(Beginning of TASK INPUT)

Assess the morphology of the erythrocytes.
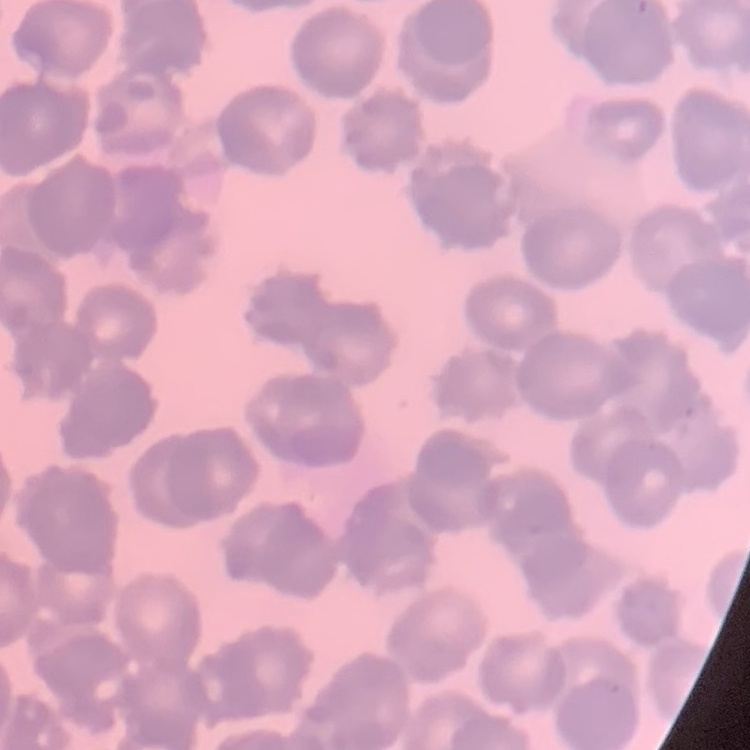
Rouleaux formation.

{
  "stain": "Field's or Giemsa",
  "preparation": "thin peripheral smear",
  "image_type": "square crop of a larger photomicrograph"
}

(End of TASK INPUT)
(Beginning of TASK INPUT)

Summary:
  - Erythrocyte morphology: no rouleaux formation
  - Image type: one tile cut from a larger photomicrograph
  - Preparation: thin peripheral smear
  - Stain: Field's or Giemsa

(End of TASK INPUT)

## [EXERCISE]
Pull every line containing "formation" out of the data above.

## [RESULT FOR THIS TASK]
Rouleaux formation.
  - Erythrocyte morphology: no rouleaux formation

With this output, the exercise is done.